» **AIM OF THE TASK**: Will you quote only the lines starting at the one that contains "What is the distance from the shooting" and ending with the last line of the listing below, inclusive?

Stored dataset items:
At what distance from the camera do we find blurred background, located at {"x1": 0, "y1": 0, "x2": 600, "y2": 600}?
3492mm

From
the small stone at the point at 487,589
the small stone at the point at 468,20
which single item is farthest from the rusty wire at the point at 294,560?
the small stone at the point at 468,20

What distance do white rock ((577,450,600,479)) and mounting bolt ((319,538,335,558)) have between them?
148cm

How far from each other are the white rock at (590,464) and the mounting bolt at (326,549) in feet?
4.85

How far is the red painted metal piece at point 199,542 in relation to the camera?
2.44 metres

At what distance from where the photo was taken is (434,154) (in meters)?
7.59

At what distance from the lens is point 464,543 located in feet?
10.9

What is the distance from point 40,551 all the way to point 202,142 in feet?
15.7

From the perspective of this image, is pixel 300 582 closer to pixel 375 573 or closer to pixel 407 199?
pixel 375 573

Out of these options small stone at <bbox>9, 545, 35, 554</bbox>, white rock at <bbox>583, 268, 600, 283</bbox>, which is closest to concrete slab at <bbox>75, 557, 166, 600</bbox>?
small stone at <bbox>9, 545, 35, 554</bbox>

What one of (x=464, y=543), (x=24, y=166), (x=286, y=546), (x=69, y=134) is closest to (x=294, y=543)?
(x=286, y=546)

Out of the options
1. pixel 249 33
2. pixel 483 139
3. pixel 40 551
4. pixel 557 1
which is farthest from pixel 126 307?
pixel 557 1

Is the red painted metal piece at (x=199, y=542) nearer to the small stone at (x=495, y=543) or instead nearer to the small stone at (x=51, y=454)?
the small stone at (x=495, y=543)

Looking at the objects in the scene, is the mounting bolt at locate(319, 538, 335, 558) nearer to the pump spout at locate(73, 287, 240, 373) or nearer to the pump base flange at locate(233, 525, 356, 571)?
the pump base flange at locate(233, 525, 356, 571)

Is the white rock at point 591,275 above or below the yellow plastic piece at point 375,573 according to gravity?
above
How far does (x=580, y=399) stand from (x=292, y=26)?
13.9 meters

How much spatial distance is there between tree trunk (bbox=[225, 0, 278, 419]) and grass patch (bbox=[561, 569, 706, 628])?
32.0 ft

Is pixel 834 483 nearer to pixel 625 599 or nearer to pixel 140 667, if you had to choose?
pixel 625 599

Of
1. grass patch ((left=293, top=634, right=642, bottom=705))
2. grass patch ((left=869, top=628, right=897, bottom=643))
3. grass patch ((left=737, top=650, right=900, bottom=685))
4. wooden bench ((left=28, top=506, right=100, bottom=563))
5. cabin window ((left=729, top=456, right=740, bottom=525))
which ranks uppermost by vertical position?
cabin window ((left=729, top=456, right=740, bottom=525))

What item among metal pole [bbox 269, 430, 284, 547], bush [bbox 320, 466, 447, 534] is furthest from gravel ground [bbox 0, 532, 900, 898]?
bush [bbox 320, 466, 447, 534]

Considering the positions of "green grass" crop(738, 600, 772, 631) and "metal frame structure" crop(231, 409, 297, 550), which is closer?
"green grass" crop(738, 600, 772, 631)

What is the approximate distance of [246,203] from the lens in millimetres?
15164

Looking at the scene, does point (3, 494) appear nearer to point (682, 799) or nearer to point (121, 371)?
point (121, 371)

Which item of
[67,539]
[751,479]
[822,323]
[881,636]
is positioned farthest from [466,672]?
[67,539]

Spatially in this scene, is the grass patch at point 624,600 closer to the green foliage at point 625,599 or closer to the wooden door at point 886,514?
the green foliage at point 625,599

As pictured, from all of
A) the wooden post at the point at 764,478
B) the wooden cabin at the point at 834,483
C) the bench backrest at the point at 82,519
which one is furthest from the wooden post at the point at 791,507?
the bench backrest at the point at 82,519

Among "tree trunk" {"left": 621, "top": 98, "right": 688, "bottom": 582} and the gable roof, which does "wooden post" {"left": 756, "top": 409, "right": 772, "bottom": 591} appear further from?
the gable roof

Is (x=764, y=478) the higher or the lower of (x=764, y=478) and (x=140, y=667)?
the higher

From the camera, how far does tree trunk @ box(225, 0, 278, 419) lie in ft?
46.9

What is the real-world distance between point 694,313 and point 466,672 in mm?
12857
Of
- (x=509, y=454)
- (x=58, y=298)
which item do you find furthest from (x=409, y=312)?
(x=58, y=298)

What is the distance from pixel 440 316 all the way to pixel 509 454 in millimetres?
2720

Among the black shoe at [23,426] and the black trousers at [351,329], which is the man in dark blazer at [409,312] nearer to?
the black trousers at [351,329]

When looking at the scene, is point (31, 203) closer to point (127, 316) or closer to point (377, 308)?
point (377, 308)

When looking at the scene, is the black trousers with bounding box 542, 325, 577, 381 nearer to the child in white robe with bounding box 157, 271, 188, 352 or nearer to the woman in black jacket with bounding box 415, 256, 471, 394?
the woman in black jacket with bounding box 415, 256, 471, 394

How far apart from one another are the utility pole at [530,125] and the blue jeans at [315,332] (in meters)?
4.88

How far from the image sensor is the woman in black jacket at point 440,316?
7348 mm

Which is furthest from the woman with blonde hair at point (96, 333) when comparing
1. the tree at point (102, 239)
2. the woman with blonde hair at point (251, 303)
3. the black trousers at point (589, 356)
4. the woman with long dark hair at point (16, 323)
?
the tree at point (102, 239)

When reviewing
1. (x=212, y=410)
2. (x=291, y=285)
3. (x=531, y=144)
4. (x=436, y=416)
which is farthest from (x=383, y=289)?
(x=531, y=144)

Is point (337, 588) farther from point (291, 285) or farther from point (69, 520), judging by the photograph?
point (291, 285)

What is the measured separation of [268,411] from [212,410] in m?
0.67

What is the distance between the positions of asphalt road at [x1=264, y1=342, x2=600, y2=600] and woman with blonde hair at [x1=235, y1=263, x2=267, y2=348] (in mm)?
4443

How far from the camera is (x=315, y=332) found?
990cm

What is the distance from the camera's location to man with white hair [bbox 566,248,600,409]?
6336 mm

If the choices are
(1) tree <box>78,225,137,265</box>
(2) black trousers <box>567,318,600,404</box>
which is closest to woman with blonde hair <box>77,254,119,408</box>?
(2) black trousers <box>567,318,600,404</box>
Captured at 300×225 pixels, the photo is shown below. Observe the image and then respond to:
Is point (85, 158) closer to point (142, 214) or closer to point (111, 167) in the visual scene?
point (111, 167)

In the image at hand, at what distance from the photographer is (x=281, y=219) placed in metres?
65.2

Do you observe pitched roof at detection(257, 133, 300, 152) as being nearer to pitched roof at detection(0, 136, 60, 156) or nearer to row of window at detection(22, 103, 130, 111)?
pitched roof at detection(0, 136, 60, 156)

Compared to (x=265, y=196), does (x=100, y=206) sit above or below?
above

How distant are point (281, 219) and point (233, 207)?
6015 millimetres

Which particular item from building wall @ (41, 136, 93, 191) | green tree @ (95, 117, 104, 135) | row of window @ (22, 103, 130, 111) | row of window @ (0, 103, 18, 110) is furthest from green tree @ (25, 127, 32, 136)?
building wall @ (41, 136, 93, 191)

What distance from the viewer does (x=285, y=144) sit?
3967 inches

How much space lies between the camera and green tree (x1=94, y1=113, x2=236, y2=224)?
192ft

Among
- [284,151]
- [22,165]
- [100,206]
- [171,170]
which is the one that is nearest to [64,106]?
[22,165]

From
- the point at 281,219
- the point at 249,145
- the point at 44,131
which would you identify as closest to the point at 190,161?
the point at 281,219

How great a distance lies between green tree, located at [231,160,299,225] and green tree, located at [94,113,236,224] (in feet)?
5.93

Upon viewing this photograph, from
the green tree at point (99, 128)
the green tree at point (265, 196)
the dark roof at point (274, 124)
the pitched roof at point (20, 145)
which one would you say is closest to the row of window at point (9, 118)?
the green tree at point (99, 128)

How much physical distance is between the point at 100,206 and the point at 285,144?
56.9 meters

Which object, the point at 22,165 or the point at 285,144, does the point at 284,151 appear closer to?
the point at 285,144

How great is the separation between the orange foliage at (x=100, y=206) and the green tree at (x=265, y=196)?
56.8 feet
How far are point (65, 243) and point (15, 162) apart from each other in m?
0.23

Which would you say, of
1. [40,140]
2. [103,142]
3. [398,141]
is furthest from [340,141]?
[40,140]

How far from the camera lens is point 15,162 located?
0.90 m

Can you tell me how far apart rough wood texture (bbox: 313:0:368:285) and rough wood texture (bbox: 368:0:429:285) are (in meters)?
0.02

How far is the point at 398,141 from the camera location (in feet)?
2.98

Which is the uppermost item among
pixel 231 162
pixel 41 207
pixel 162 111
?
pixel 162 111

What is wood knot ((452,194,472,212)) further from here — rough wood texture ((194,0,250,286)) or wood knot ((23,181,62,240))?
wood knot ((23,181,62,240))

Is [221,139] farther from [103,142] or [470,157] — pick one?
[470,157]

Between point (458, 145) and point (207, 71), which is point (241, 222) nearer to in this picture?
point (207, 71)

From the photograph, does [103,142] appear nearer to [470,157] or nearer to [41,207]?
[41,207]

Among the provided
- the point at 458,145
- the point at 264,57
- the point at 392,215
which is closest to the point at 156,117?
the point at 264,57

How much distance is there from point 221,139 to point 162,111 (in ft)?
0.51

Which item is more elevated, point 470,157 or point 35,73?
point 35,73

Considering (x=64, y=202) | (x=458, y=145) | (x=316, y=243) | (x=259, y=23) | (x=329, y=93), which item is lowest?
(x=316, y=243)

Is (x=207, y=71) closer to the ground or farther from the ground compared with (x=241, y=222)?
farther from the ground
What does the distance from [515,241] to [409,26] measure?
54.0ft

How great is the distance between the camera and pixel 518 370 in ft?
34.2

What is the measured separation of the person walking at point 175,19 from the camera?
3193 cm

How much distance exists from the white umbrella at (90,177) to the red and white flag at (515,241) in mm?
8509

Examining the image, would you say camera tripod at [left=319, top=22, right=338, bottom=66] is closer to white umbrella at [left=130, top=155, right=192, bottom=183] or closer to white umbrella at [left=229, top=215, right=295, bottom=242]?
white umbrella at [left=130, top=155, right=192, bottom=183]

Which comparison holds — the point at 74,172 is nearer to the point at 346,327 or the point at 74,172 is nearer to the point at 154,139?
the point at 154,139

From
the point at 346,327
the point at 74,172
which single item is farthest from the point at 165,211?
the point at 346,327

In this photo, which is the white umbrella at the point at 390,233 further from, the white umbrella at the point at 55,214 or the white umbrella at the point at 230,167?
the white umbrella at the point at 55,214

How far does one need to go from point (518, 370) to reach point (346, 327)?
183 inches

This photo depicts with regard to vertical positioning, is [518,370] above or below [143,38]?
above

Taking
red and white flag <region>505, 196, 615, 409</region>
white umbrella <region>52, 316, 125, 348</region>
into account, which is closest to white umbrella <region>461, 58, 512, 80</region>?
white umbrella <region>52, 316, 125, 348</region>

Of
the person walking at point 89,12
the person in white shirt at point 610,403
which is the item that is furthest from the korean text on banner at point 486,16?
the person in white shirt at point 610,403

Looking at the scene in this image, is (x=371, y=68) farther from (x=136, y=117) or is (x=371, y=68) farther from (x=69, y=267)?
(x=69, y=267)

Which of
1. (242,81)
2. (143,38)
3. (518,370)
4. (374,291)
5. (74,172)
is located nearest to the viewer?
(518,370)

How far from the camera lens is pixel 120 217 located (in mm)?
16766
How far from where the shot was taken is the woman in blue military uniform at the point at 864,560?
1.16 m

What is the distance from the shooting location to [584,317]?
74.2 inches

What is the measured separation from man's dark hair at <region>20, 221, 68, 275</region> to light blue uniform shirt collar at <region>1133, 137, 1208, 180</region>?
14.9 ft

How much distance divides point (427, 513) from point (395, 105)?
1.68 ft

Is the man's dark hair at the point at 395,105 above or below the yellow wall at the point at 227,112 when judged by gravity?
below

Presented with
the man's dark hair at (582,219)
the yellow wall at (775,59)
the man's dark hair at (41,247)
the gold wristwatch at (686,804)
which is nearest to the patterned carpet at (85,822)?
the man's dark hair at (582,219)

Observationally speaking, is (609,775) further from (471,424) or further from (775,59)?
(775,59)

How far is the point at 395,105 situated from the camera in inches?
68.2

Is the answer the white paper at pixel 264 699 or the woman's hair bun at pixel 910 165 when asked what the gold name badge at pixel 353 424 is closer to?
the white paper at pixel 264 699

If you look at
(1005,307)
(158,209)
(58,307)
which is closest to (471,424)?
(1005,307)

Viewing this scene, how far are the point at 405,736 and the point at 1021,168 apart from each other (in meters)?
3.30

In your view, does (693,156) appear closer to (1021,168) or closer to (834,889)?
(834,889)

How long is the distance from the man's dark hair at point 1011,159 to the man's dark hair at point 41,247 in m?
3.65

» **FINAL RESULT**:
What is the distance from the shooting location to [584,317]?
74.2 inches

What is the measured separation from man's dark hair at <region>20, 221, 68, 275</region> to light blue uniform shirt collar at <region>1133, 137, 1208, 180</region>?
14.9 ft

How much distance divides point (427, 513) from point (395, 105)?
1.68 ft

Is the man's dark hair at the point at 395,105 above or below the yellow wall at the point at 227,112 when judged by gravity?
below

Presented with
the man's dark hair at (582,219)
the yellow wall at (775,59)
the man's dark hair at (41,247)
the gold wristwatch at (686,804)
which is nearest to the patterned carpet at (85,822)?
the man's dark hair at (582,219)

Observationally speaking, is (609,775) further from (471,424) or further from (775,59)?
(775,59)

How far is the point at 395,105 situated from the camera in inches?
68.2

Is the answer the white paper at pixel 264 699 or the woman's hair bun at pixel 910 165 when asked what the gold name badge at pixel 353 424 is closer to?
the white paper at pixel 264 699

If you look at
(1005,307)
(158,209)
(58,307)
which is closest to (471,424)?
(1005,307)

Viewing this scene, how far are the point at 405,736 and the point at 1021,168 apart from each other (in meters)?
3.30

In your view, does (693,156) appear closer to (1021,168) or closer to (834,889)?
(834,889)

How long is the distance from the man's dark hair at point 1011,159 to the man's dark hair at point 41,247 in m?
3.65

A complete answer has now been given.